Comment la nature soigne notre tête

 Par quel miracle une simple balade en forêt, la contemplation d’un champ ou une belle vue sur la mer suffisent-elles parfois à faire baisser notre stress et nous recharger en ondes positives ? Explications avec une invitée du Festival inernational de journalisme (FIJ) dont La Vie est partenaire.

Le chant des oiseaux, le bruissement des feuilles dans le vent, l’odeur de l’humus ou le parfum iodé de la mer qui vous transporte… Et soudain, le chaos urbain s’évanouit comme un mauvais songe. La fin d’un cauchemar… On se retrouve. On renaît à soi. Ce n’est pas un mythe : la nature nous apaise et nous fait du bien. « Quand on y est plongé, on constate une réduction de la production de cortisol, de la tension artérielle (systolique et diastolique), de la variabilité du rythme cardiaque, et la tension subjective (selon les questionnaires psychologiques) », explique ainsi Amy Loughman, invitée au Festival international de journalisme (FIJ), qui se tient du 14 au 16 juillet à Couthures-sur-Garonne.

Désactiver les circuits du stress


Cette psychologue australienne, spécialiste des liens entre l’alimentation et la santé mentale, vient de lancer son activité de conseil pour aider les entreprises à aménager leurs bureaux afin d’y intégrer davantage de nature. « Tout a commencé au moment du confinement, j’étais en télétravail et j’allais nager chaque matin dans l’océan proche de chez moi, se souvient-elle. Je me suis ainsi rendu compte du bien que cela me procurait : si je ne nageais pas, j’étais beaucoup moins détendue, davantage de mauvaise humeur. » Une étude récente menée par les chercheurs de l’Institut Max-Planck pour le développement humain à Berlin a ainsi montré qu’il suffisait d’une heure de marche en pleine nature pour réduire considérablement l’activité de l’amygdale, une zone du cerveau liée aux émotions négatives, alors que celle-ci restait stable après une promenade similaire dans un environnement urbain.

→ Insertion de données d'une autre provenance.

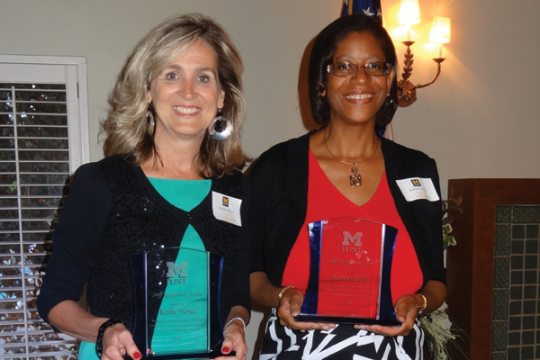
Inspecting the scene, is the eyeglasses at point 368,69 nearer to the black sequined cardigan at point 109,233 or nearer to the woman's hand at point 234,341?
the black sequined cardigan at point 109,233

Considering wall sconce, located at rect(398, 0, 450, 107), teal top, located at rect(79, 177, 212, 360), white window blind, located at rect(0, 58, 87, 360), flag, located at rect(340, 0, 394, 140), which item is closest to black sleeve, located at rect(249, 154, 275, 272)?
teal top, located at rect(79, 177, 212, 360)

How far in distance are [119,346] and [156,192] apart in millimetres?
482

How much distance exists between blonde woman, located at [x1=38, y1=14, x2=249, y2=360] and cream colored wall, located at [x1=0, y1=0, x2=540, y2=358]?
5.49ft

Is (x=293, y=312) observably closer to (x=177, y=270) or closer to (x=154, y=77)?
(x=177, y=270)

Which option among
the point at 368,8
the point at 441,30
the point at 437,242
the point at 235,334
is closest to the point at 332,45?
the point at 437,242

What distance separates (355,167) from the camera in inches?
68.1

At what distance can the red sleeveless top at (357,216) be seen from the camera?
158 cm

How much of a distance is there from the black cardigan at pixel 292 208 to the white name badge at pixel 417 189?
0.06 feet

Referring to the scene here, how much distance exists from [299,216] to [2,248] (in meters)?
2.47

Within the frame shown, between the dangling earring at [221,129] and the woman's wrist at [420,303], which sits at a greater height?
the dangling earring at [221,129]

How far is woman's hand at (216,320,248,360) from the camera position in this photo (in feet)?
4.05

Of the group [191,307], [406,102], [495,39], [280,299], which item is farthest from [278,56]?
[191,307]

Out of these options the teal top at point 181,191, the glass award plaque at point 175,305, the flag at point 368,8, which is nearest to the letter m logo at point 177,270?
the glass award plaque at point 175,305

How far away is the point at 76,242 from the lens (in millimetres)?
1311
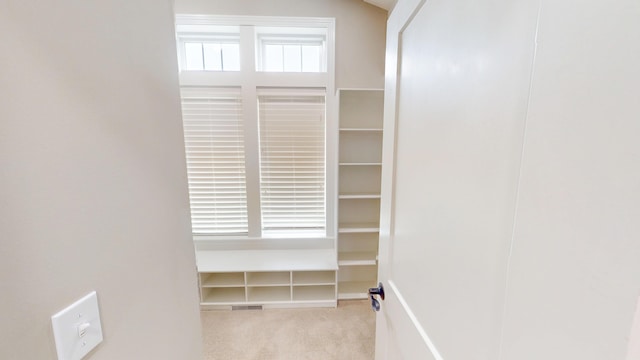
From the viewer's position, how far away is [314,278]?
253 cm

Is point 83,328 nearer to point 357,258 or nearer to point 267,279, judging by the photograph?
point 267,279

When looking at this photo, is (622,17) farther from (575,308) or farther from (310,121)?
(310,121)

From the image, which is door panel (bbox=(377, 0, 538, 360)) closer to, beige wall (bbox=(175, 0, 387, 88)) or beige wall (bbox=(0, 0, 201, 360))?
beige wall (bbox=(0, 0, 201, 360))

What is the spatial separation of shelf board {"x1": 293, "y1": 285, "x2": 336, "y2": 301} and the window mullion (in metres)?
0.74

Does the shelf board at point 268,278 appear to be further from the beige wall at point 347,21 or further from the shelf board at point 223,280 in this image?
the beige wall at point 347,21

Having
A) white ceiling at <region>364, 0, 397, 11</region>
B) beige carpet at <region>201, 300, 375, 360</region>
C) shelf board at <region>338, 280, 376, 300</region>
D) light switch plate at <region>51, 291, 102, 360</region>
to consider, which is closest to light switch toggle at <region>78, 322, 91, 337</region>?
light switch plate at <region>51, 291, 102, 360</region>

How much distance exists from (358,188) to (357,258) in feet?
2.40

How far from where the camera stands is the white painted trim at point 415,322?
2.21ft

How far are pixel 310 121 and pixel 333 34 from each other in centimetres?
Answer: 88

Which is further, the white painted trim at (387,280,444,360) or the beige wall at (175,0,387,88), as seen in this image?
the beige wall at (175,0,387,88)

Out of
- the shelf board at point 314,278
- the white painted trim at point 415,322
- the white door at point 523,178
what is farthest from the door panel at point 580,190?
the shelf board at point 314,278

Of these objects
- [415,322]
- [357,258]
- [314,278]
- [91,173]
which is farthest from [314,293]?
[91,173]

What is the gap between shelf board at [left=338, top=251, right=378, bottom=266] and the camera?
247 cm

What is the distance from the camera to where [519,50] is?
0.42 meters
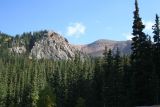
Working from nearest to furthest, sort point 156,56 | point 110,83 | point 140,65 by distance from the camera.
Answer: point 140,65 < point 156,56 < point 110,83

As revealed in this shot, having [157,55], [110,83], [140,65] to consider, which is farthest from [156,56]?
[110,83]

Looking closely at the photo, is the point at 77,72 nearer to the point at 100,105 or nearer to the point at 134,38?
the point at 100,105

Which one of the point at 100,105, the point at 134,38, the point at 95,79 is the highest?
the point at 134,38

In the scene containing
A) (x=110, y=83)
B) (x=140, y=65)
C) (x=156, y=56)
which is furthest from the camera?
(x=110, y=83)

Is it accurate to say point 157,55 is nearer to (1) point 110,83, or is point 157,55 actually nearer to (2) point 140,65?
(2) point 140,65

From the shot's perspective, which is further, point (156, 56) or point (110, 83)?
point (110, 83)

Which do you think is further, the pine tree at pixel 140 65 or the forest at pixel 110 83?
the forest at pixel 110 83

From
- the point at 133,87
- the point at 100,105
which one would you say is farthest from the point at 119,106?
the point at 133,87

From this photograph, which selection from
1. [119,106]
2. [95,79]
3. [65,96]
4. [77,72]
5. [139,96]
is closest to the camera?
[139,96]

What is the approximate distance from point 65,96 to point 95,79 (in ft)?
50.4

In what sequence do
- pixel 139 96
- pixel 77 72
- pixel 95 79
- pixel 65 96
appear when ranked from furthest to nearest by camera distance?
1. pixel 77 72
2. pixel 65 96
3. pixel 95 79
4. pixel 139 96

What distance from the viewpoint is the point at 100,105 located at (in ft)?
327

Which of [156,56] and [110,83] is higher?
[156,56]

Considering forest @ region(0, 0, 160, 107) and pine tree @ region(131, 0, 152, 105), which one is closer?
pine tree @ region(131, 0, 152, 105)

Tout passe d’abord par nos yeux. Ils sont les vigies qui déclenchent notre système de réponse au stress quand survient un danger. Lorsque nous nous déplaçons dans l’espace, que ce soit en marchant ou en courant, nous entrons dans ce que les scientifiques nomment un flux optique. Les choses passent devant notre rétine à des vitesses variables, selon l’allure à laquelle nous circulons. En forêt, les arbres et la végétation apparaissent à un rythme relativement régulier. Nos yeux bougent alors naturellement latéralement, de gauche à droite et inversement. Cela enclenche un ensemble de processus dans le cerveau et le corps qui calment les circuits d’activation du stress.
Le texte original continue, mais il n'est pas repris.